(Assignment) The answer should match the entries that follow exactly, except that no image appears in it.

Start of Data supplied

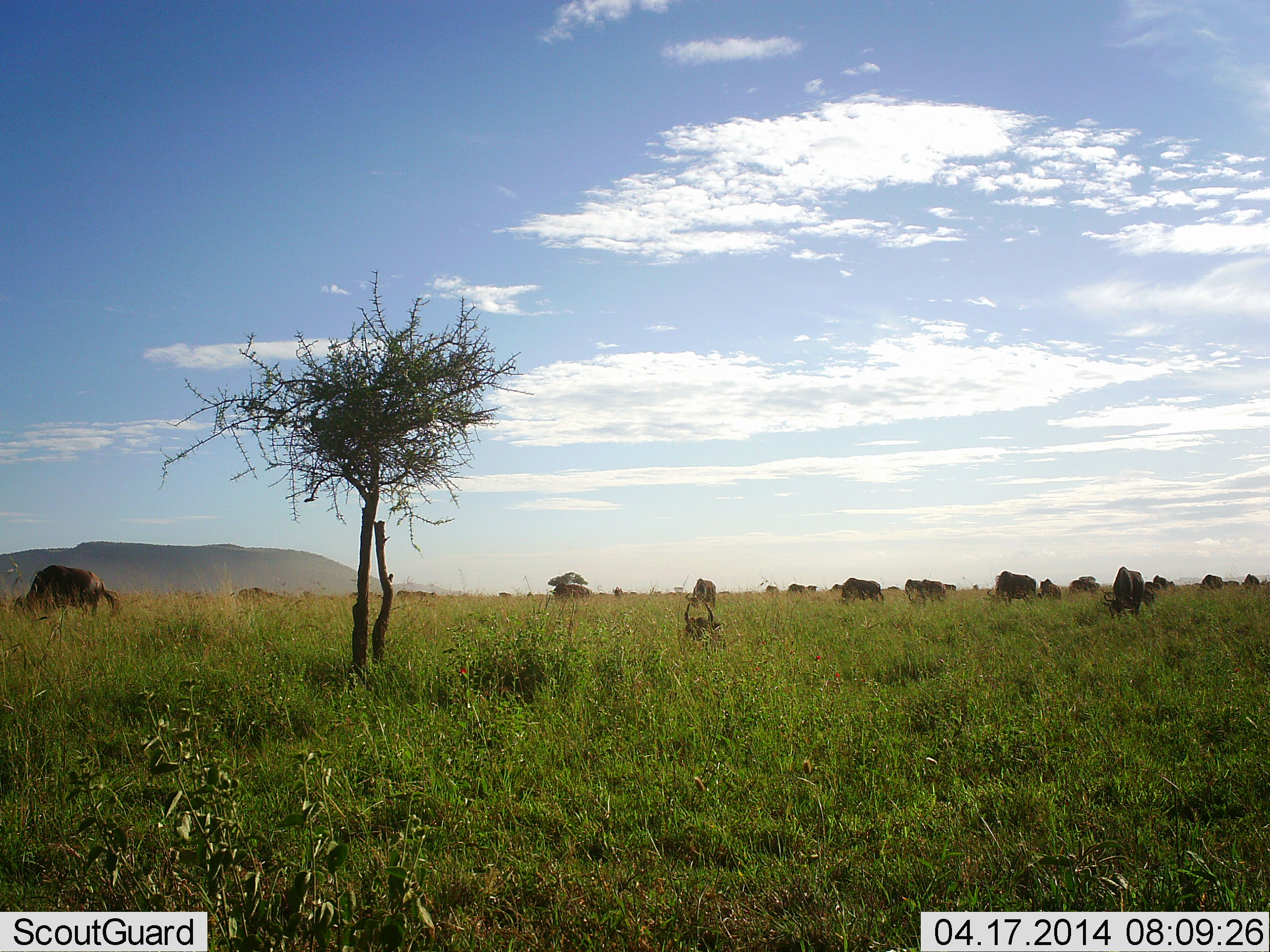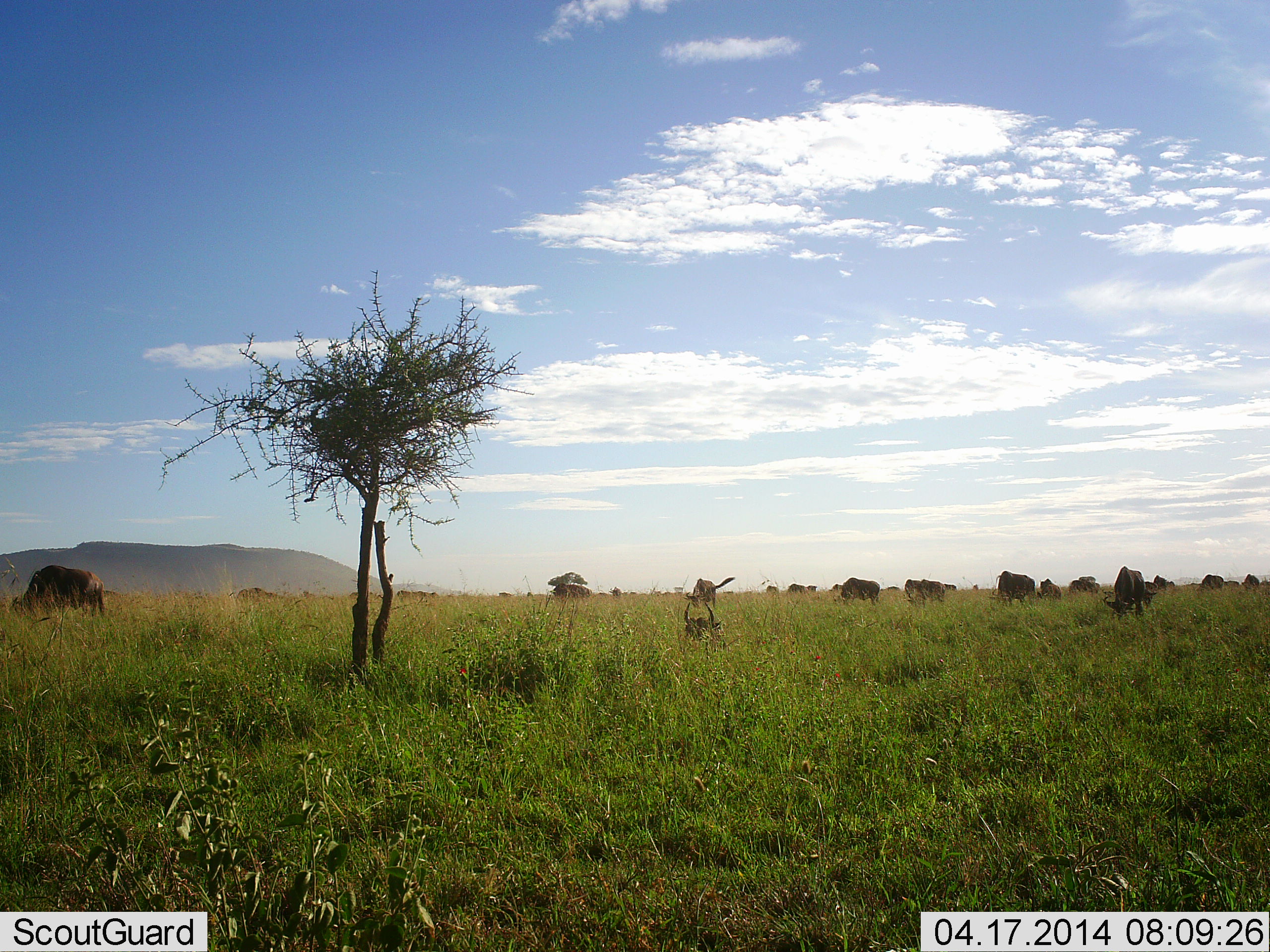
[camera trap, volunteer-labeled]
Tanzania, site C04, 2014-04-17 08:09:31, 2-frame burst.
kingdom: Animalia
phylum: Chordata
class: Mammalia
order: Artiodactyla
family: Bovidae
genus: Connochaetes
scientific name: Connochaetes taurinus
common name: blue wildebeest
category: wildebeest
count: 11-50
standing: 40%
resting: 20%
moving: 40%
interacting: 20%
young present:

End of Data supplied

(Reply)
[camera trap, volunteer-labeled]
Tanzania, site C04, 2014-04-17 08:09:31, 2-frame burst.
kingdom: Animalia
phylum: Chordata
class: Mammalia
order: Artiodactyla
family: Bovidae
genus: Connochaetes
scientific name: Connochaetes taurinus
common name: blue wildebeest
category: wildebeest
count: 11-50
standing: 40%
resting: 20%
moving: 40%
interacting: 20%
young present:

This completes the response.